LifeFlight has access to 82 helicopter-approved landing zones in Nova Scotia, certified by Transport Canada, as well as additional heliports in Prince Edward Island and New Brunswick. In case of a motor vehicle collision, LifeFlight can also land and take off from the highway if safe and feasible. In rural areas of Nova Scotia, LifeFlight can use volunteer fire departments and Department of Natural Resources depots as landing sites if there is enough rotor clearance.

LifeFlight’s primary mode of air ambulance transport is a Sikorsky S-76-C+ helicopter, owned and operated by Canadian Helicopters Limited. LifeFlight has two of these helicopters, one as a backup, since January 2017, when EHS signed a $105 million 15-year contract with the company. These helicopters are certified by Transport Canada to land on H1 helipads, which are located on hospital rooftops. The only hospitals in the Maritimes with rooftop helipads are the IWK Health Centre, the Queen Elizabeth II Health Sciences Centre, and the Digby General Hospital. LifeFlight’s secondary mode of air ambulance transport is a Beechcraft King Air 200 fixed-wing aircraft, which is used for longer distances or when the helicopter is unavailable.

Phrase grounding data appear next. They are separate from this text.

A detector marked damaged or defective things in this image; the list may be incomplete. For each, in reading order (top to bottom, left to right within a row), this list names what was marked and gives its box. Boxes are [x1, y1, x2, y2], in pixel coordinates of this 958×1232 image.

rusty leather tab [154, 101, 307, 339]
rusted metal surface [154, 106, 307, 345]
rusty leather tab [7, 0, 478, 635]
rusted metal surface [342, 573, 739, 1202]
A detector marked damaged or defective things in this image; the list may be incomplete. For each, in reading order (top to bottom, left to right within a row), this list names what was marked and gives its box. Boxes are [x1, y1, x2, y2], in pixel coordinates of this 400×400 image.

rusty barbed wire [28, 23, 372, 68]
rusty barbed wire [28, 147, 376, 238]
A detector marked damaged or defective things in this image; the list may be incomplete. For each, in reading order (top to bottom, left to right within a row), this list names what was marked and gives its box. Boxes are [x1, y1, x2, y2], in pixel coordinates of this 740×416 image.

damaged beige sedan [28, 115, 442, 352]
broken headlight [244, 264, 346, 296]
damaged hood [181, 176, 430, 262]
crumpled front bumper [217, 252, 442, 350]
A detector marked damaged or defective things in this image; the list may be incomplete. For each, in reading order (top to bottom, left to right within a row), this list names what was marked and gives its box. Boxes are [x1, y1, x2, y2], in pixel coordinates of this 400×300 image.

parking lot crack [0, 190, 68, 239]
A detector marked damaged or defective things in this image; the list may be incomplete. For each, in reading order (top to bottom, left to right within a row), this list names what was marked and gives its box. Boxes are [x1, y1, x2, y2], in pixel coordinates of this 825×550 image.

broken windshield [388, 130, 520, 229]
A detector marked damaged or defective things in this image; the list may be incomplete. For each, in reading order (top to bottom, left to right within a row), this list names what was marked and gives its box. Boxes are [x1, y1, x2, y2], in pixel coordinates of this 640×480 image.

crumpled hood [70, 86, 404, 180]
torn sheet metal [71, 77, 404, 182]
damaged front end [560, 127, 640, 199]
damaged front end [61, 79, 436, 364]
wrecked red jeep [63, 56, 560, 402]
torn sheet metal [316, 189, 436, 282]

== Impact and recognition ==
LifeFlight has received several awards and honours for its air medical services, such as:

- The Air Medical Safety Award from the Association of Air Medical Services in 2009 for its outstanding commitment to safety culture and practices.
- The Innovation in Health Care Award from the Canadian College of Health Service Executives in 2010, for developing and implementing the LifeFlight Transport Medicine Program, which provides standardized training and certification for its crew members.
- The Sikorsky Humanitarian Service Award from Sikorsky Aircraft Corporation in 2012, for its remarkable achievements in saving lives and alleviating human suffering through its helicopter missions.